When the Board of Directors Misuses Email


HOA officers, like the rest of human race, are fascinated with the speed, efficiency and ease of technology.   When it comes to using email for HOA business, however, there are strict guidelines for substituting emails for meetings or for including privileged information in emails. Like cell phone messages, email correspondence can be forwarded, copied, mutilated and cited during court proceedings.  The obligation to act as a fiduciary for all homeowners, means that board members must take the time to meet and communicate properly.


When board members get sloppy with email, they subject themselves, other board officers and the general membership to lawsuits.  An ill -advised copy of email correspondence that includes confidential board communication or worse, privileged information about specific homeowners, can go ‘viral’ in a flash.  It’s best that boards keep e-mails to a minimum and avoid the risk.  When emails are used to save time, the content must be monitored and the ‘cc’ connections scrutinized.


Board officers should review email correspondence and recipient lists before pushing ‘send.’ Make sure that the ‘forwards’ are appropriate and that no previous ‘strings’ of mail are inadvertently attached.  So often we receive email that has a trail of other emails attached, sent in error.  HOA officers cannot afford to make mistakes when sending emails about board business, especially when handling sensitive legal or financial matters.  Some boards go a bit further when they make decisions or hold impromptu meetings via email.  This is beyond bad business practice and should never occur.


States consider it a blatant violation of law when boards meet and reach decisions via email.  In California, for example, it is a violation of the Common Interest Development Open Meeting Act, Civil Code Section 1363.05. This happens when boards are short on time or cannot arrange for enough members to be physically present to constitute a quorum.  To avoid breaking the law, boards should simply reschedule to a better time when officers can meet face to face, take minutes, and address the agenda and voting process properly.
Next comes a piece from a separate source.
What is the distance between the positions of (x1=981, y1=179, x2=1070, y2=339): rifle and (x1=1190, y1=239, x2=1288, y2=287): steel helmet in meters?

When boards meet and make decisions via email, they are exposing the association to lawsuits because this could be construed as having a ‘secret’ meeting.
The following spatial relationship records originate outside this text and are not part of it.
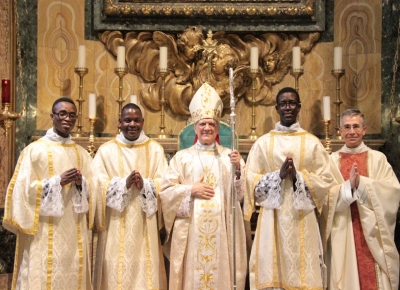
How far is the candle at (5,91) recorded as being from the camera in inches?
245

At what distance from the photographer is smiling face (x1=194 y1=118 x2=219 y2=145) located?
579 cm

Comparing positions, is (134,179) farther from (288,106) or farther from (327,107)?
(327,107)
Making decisions without the proper form could mean that the decisions are without authority and are invalid.  Too much to risk! Proceed cautiously with HOA based e-mail.


Paying Tenants to Refer Others? Georgians……Be Careful!


Don’t let money exchange hands before you know the law.  If you own a multi-unit building for example, and want to pay existing tenants to refer new ones, be careful when working with licensed agents or brokers.


The Official Code of Georgia Annotated Section 43-40-25 (a)(17) prevents a licensee from paying money to an unlicensed person for performing the acts of a licensee.  This means that only property owners can legally pay referral fees to existing tenants.


Advertising works, so make sure any ad you or your agent posts makes it clear who is paying the fee.  The best ads also explain when the referral fee will be paid.


Georgia’s code also makes it unlawful for a broker or licensee to share his or her management fee with an unlicensed person.   The licensed agent must be perfectly clear about this to you, existing tenants, and prospective tenants.


Paying referral fees in Georgia is regulated. Compliance counts! Read the code before handing over the cash.